One weekend breakfast for our family of four can consist of nearly a dozen eggs, half a package of bacon, and several bagels. Our two-year-old is the only regular milk drinker in the house and she goes through a gallon every three days. I don’t want to know how much they will consume once they are teenagers.
A few years ago we started shopping at Aldi. This nearly cut our grocery bill in half compared to the higher-priced grocery stores in our area. We find the quality of food at Aldi to be just as good as the higher-priced stores. We even started buying our daughter’s formula there (ingredients are the same).
Unless you plan to lock your children in the house every day, it’s not easy to keep the cost associated with our children down. The above expenses are mostly necessary. But what about expenses that are more discretionary? Tickets to events, traveling, and going out to eat (which I wouldn’t recommend doing often with two young kids) can add up quickly.
Then there are activities. We signed our oldest up for Scouts and it felt like every time we breathed we were asked to pay $20 or more. He’s also done baseball, soccer, basketball, and swimming lessons. These are all at least $100 a session and will only get exponentially more expensive as he gets older.
Again, none of this includes any money we’re putting aside for college funds.
Reducing costs in this space is all about intentionality. We try not to overcommit to too many activities. Travel rewards miles from credit cards have helped to offset the cost of travel. And usually, we send the kids to the grandparents if we decide to go out to eat. (By the way, having family that lives close to babysit is a great hack).
Kids Are Expensive
Who would have thought that little bundle of joy would put you back nearly a quarter of a million dollars? Kids are expensive, no doubt. Some charges are unavoidable such as health care, daycare, and groceries. Others are more discretionary such as traveling, sports, and other activities.
Like anything, if you are intentional and have a sense of what’s really best for your family, then you can reduce the cost of those little monsters.
Spend time searching for a great daycare that doesn’t cost you an arm and a leg, do your shopping at a discount grocery store such as Aldi, and really think about what activities bring your kid joy and teach important lessons.
Most importantly, don’t try to keep up with the Joneses. Taking these small actions may help you stay below the nearly quarter-million-dollar threshold.
=-=-=-=-=
## Exercise instructions
1) In the piece about the cost of raising kids, how much did switching to Aldi reduce the family's grocery bill?
2) Summarize the piece about the cost of raising kids in two sentences.
Rely only on the piece about the cost of raising kids.

## Supplied data
=-=-=-=-=
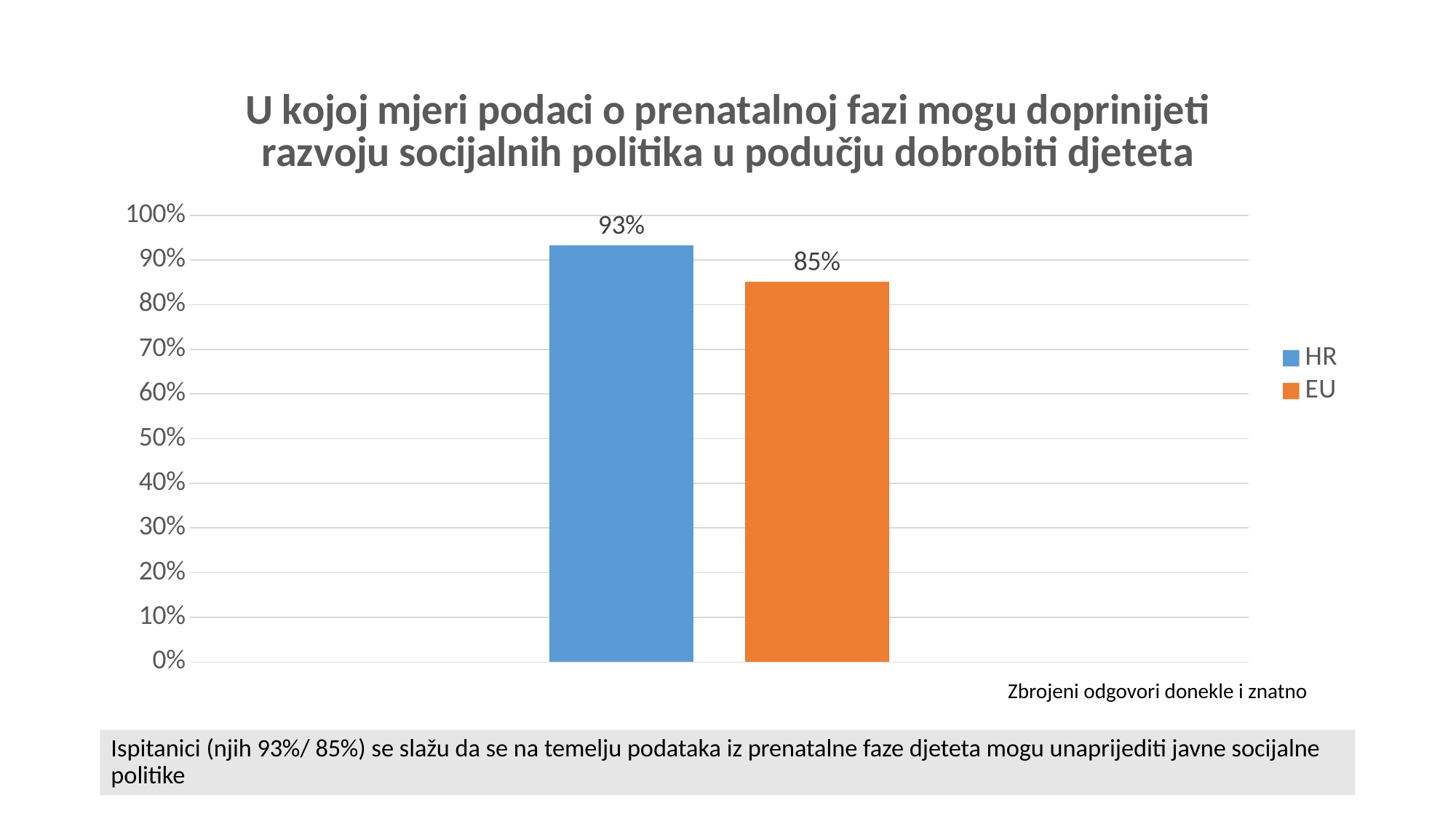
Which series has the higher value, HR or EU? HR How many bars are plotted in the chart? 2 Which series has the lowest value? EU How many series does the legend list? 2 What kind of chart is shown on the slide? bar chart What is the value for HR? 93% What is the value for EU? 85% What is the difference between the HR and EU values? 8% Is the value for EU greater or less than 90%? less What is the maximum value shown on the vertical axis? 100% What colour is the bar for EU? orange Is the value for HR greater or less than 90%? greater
=-=-=-=-=
## Answer set
1) It cut the bill nearly in half.

2) Kids are expensive: some costs, such as health care, daycare, and groceries, are unavoidable, while others, such as travel, sports, and other activities, are discretionary. Being intentional can reduce those costs, for example by shopping at a discount grocery store such as Aldi, not overcommitting to activities, using travel rewards miles, and not trying to keep up with the Joneses.